The Scotsman

Wrangle over valuable art uncovered in nightclub of Cypriot ghost town

- By MENELAOS HADJICOSTI­S newsdeskts@scotsman.com

A valuable artwork by Cyprus's most avant-garde artist of the 1960s has been rediscover­ed after lying hidden in the undergroun­d recesses of a nightclub.

The rare concrete relief by Christofor­os Savva features abstract figures of naked women gyrating to the rhythms of a five-piece band and shocked many people almost 60 years ago when they saw it for the first time on the walls of the Perroquet nightclub.

The club is in the abandoned ghost town of Varosha, which has been under Turkish military control since a 1974 war ethnically split the island nation. But with Varosha's controvers­ial partial opening last November, the artwork has come to light following a report by local newspaper Politis.

Now the man who says he commission­ed the art from Savva is asking authoritie­s for help to have it removed and taken to the country's national gallery for all to see.

Former Perroquet owner Avgerinos Nikitas, 93, a Greek Cypriot, has appealed to a committee composed of Greek and Turkish Cypriots that is tasked with protecting Cyprus's cultural treasures to help remove the 13 sections.

"In return, I pledge to cede these pieces to the National Collection as a small contributi­on to Christofor­os Savva's huge body of work," Nikitas said in a letter to the committee.

But the venture could be derailed as the Greek Cypriot family that owns the Esperia Tower hotel that hosted the Perroquet insist that the artwork belongs to them.

They say they will not allow their "private property" to be removed.

Speaking on behalf of his family, Panayiotis Constantin­ou said their lawyer has advised them that the hotel, the club and everything inside it belongs to them.

"We respect and value culture, but this is private property about which we haven't been asked anything about removing it, and on top of that, someone else lays claim to it," Mr Constantin­ou said.

Art historians credit Savva as one of the most influentia­l artists of the time who brought the country's inward-looking, traditiona­list art world into modernity in the years immediatel­y after Cyprus gained independen­ce from British rule in 1960.

A painter and sculptor, Savva shifted away from the establishe­d, representa­tional art styles by encompassi­ng influences such as cubism, which he picked up during his stays in London and Paris through the 1950s, into his voluminous artwork.

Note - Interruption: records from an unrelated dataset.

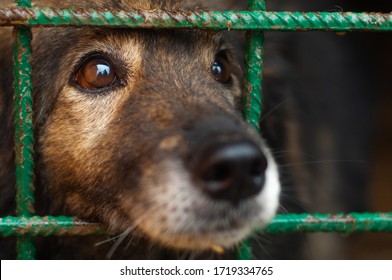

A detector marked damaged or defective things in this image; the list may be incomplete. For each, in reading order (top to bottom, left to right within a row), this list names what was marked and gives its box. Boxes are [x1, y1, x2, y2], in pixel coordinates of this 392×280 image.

rusty metal bar [0, 7, 392, 31]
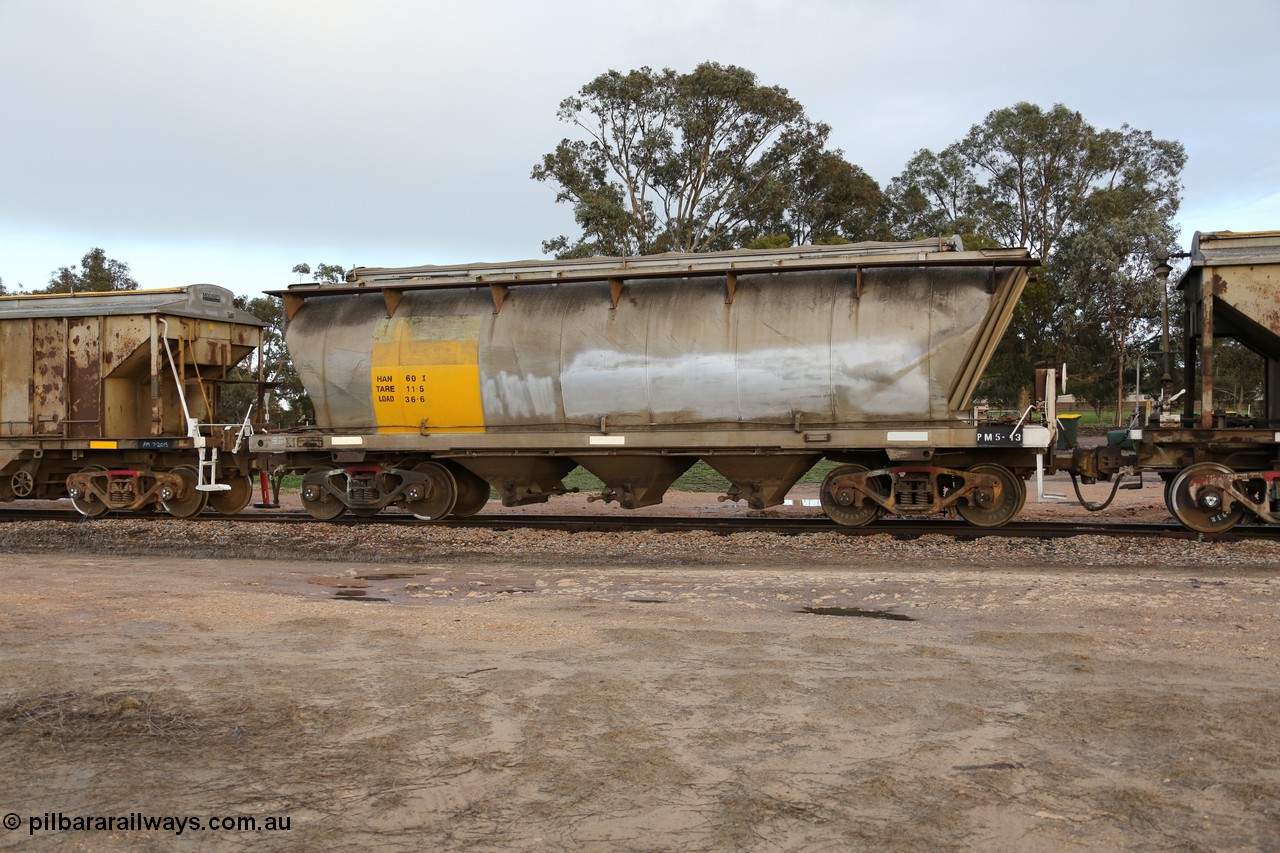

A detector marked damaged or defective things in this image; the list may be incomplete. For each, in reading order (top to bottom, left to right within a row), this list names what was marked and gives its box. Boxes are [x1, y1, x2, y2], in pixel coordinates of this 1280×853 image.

rusty hopper wagon [0, 281, 264, 514]
rusty hopper wagon [257, 236, 1049, 525]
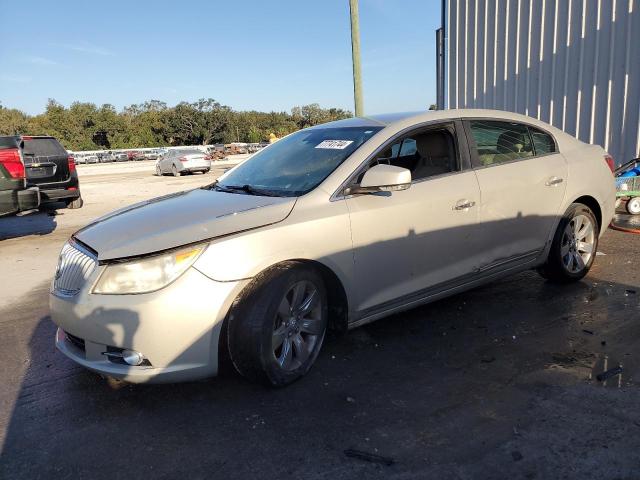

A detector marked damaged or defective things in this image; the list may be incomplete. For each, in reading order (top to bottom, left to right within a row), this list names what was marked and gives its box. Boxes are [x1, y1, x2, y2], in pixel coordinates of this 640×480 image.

cracked headlight [92, 246, 205, 294]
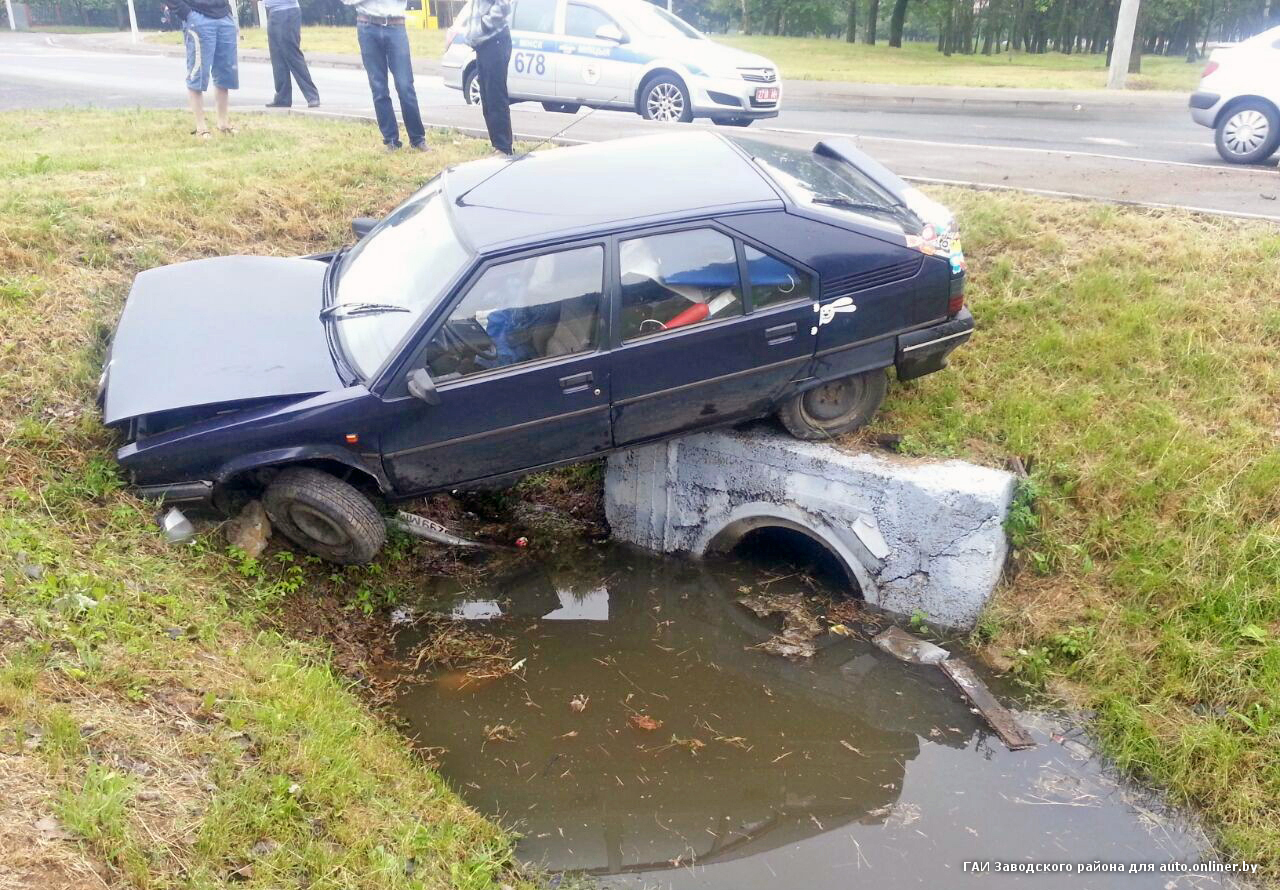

He died in 1968. "Savva was an innovator who always sought to break new ground and challenge the conservati­ve times in which he lived," said Andre Zivanari, director of the Point Centre for Contempora­ry Art.

Savva's work reflected the joie de vivre of Varosha, which at the time was Cyprus's most progressiv­e, popular tourist resort, a favourite with visitors from Europe and beyond, said Yiannis Toumazis, an art history professor and a Greek Cypriot member of the committee on culture.

That all changed in the summer of 1974 when Turkey invaded following a coup by supporters of union with Greece.